VAHDETTİN YİĞİTCAN
Ah Tren Kara Tren
Değerli okurlar.
Yaklaşık bir aylık ayrılığın sonunda Malatya’mıza benim özel tanımımla da Anne Vatanım Malatya’ya yapmış olduğum üç aktarmalı tren yolculuğu macerasıyla dönmüş bulunmaktayım.
Başlıkta zikrettiğim "Ah Tren Kara Tren" sözü, güzel bir Rumeli Türkümüzün adıdır.
Ülkemizin demiryolu işletmeciliği Osmanlı'dan bu yana hep sorunlu olmuştur. Yirmi yıldır yapılan yatırımlar maalesef istenilen teknolojik seviyeyi ve hizmet kalitesini yakalayamamıştır.
Benim "Ah Tren Kara Tren" sözünü seçmiş olmam tren yolcu taşıma hizmetlerinin yüz karası bir halde yerlerde sürünmesinden mülhemdir. Başkaca bir kastımız yoktur.
Defalarca yazmışımdır, tekrar edeyim bu fakir tren yolculuğunu o kadar sever ki, adeta bayılır, tabir caizse kendinden geçer.
Trenin merkezi yerleşim alanlarından çıkıp ta uçsuz bucaksız tabiatın ortasında ıssızlık hissi veren yerde serili, yeşilin her tonundan ve sarıya kadar sayısız renkte halı görünümündeki tarlaların arasından adeta kayarcasına giderken içimi saran mutluluğu anlatamam. Ufuk çizgisinde gizemli dağlar etrafımızda adeta dönen rengarenk desenli ovalar, önümüzde bitimsiz bir yol…

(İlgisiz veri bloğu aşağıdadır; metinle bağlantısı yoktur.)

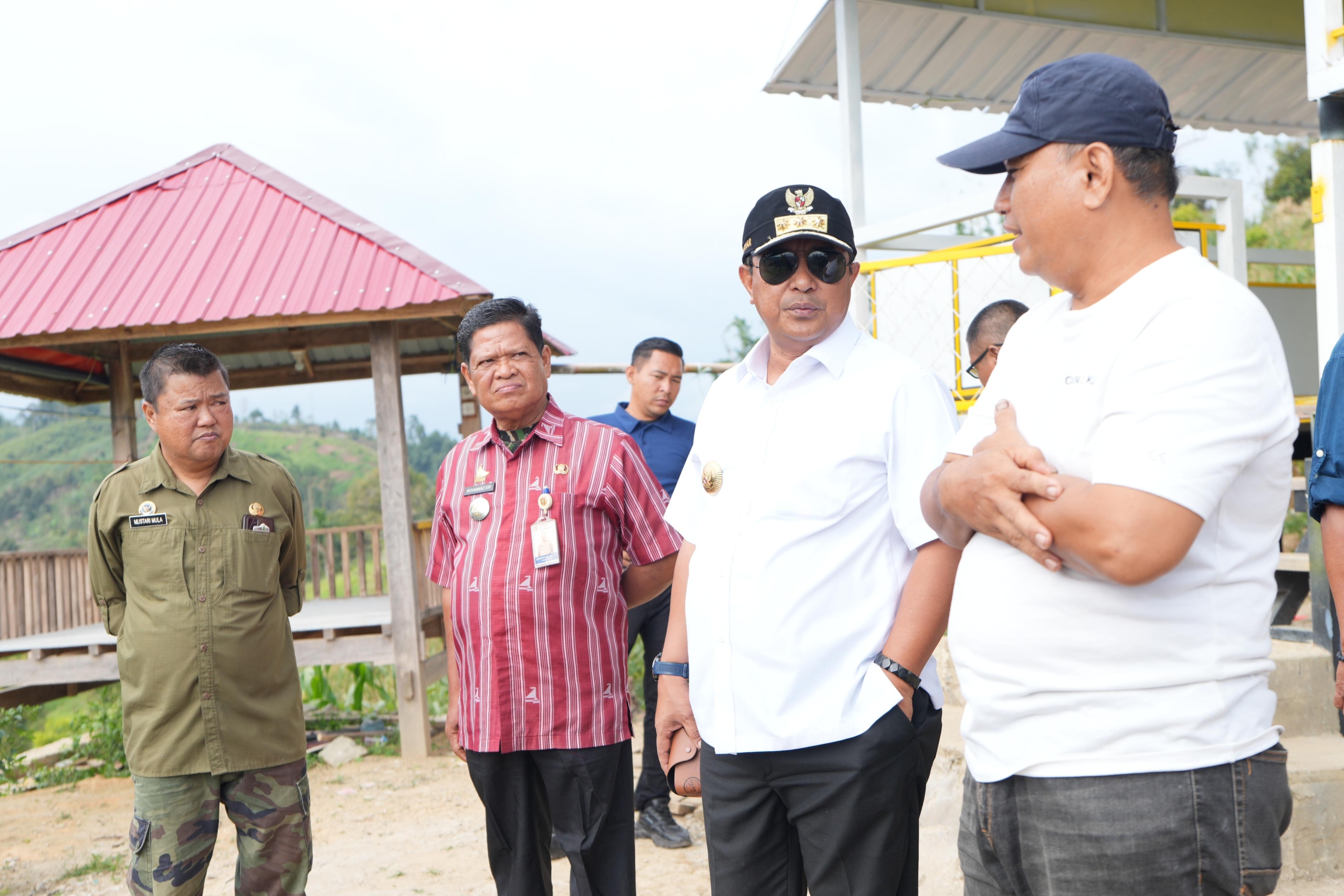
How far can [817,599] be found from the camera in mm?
2186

Rengarenk desenli işlenmiş tarlaların bahçelerin arasından geçerken o toprakları işleyen insanları düşünürüm. Doğanın bağrında emek vererek, umut ederek alın teri dökerek yetiştirdikleri envaı çeşit mahsulleri düşünürüm. Emeklerinin zayi olmamasını, saygıyı hak eden bu insanların ürettikleri ürünlerinin ziyadesiyle bereketli olmasını dilerim.
Bu fakire yolculuk sırasında trenin verdiği hazzın önüne hiçbir ulaşım aracı geçemez. Akarsu kenarları, dağlar, tepeler, keçi yollarını andıran uçurumsu kıyılardan, devasa kayaların arasından yavaş yavaş, döne döne yol alan trenin insanda yarattığı heyecanı anlatmanın imkânı yok.

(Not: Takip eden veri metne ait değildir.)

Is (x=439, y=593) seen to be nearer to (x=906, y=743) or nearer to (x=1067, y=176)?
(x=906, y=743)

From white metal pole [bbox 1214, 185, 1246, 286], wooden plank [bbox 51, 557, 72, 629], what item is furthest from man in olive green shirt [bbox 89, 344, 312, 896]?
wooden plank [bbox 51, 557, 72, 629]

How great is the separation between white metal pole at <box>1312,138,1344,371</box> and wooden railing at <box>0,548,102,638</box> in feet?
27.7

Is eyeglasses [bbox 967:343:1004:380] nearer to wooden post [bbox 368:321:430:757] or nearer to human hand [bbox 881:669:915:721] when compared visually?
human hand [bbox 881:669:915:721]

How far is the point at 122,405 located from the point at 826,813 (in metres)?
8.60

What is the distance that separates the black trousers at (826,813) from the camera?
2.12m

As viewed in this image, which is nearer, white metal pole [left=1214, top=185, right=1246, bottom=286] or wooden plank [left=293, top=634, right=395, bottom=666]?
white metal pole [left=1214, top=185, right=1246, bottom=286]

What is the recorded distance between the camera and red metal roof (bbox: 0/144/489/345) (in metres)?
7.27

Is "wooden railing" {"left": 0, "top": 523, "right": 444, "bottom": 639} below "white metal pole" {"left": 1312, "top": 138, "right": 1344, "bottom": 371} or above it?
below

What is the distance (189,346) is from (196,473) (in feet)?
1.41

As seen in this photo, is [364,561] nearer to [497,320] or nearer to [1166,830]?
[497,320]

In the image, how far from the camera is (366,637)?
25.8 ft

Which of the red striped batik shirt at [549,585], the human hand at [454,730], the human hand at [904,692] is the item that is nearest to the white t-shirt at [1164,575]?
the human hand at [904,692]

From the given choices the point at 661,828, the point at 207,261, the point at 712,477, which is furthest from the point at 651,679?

Ancak çağımızın hızlı, yüksek hızlı ve diğer son derece süratli trenleri aynı tadı veremezler.
Konuyu burada kısa kesip benim asıl değinmek istediğim konuya gelelim.
TCDD'nin İş Bilmez Personeli
İstanbul'da dönüş hazırlıkları yaparken ulaşım tercihim tren olduğu için internetten sefer gün ve saatlerini öğrenerek not ettim.

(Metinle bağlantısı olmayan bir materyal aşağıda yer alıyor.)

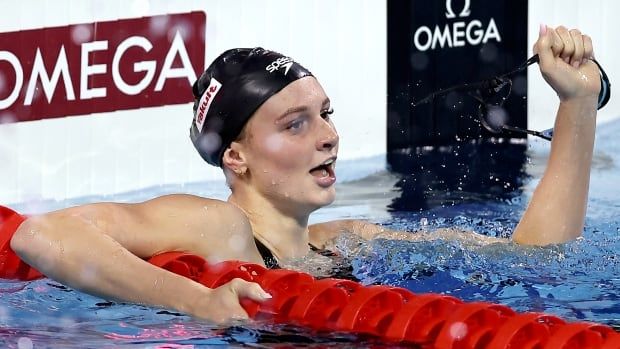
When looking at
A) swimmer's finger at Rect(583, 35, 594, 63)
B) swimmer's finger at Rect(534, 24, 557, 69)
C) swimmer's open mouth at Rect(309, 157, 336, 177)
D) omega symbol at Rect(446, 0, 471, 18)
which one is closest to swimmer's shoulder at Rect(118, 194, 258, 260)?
swimmer's open mouth at Rect(309, 157, 336, 177)

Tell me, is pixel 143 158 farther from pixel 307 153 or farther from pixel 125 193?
pixel 307 153

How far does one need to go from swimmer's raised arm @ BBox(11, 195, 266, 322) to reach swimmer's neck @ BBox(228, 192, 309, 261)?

Daha önce aldığım seyahat tarihleri açık iki biletim vardı. Bu biletlerimi kullanarak İstanbul'dan Malatya'ya gitmek için Bakırköy Tren İstasyonuna gittim.
Seçmiş olduğum trenler: İstanbul-Ankara Ankara Ekspresi Ankara-Malatya ise Sivas aktarmalı önce Ankara-Sivas Yüksek Hızlı Treni ile Sivas. Sivas-Malatya ulaşımı ise Sivas-Malatya arasında işletmeye konulan Mototren Bakırköy İstasyonundaki gişe memuresi açık biletlerimi önce teyit etti, daha sonra Ankara-Sivas-Malatya arasında aktarmalı böyle bir tren yoktur demez mi? Ne kadar uğraştıysam memureyi ne ikna edebildim ne de biletlerimi alabildim.
Öyle sanıyorum ki, TCDD Taşımacılık internet sitesinde yapmış olduğu yeni hat değişikliğini gişe memurlarının görüntülediği bilet satış sitesinde son güncel bilgileri girmemiş olabilir diyorum.
Ben ayağımdan tedavi olmak amacıyla gittiğim İstanbul'dan gişe memurunun artık bilgisizliği mi yoksa beceriksizliği mi nedeniyle Malatya'ya dönemiyorum.
Olacak iş mi, dakikalarca kadıncağıza izah etmeye çalışıyorum, elimde not ettiğim tren isimlerini ve saatlerini içeren kâğıdı gösteriyorum, mümkün değil çıldıracağım.
Haliyle tansiyon yükseldi, başımıza özel güvenlik görevlileri geldi. İddiamda haklılığımı fark eden kimi görevliler beni kenara alarak "boş yere uğraşma" anlamında hal diliyle sorununu bir başka istasyonda çöz şeklinde bir uyarıyla vazgeçmemi önerdiler.
Ciddiyetsizliğe bakar mısınız; resmi kurumun sitesindeki bilgiler ile gişedeki görevlinin itirazları birbirini tutmayan iki farklı durum.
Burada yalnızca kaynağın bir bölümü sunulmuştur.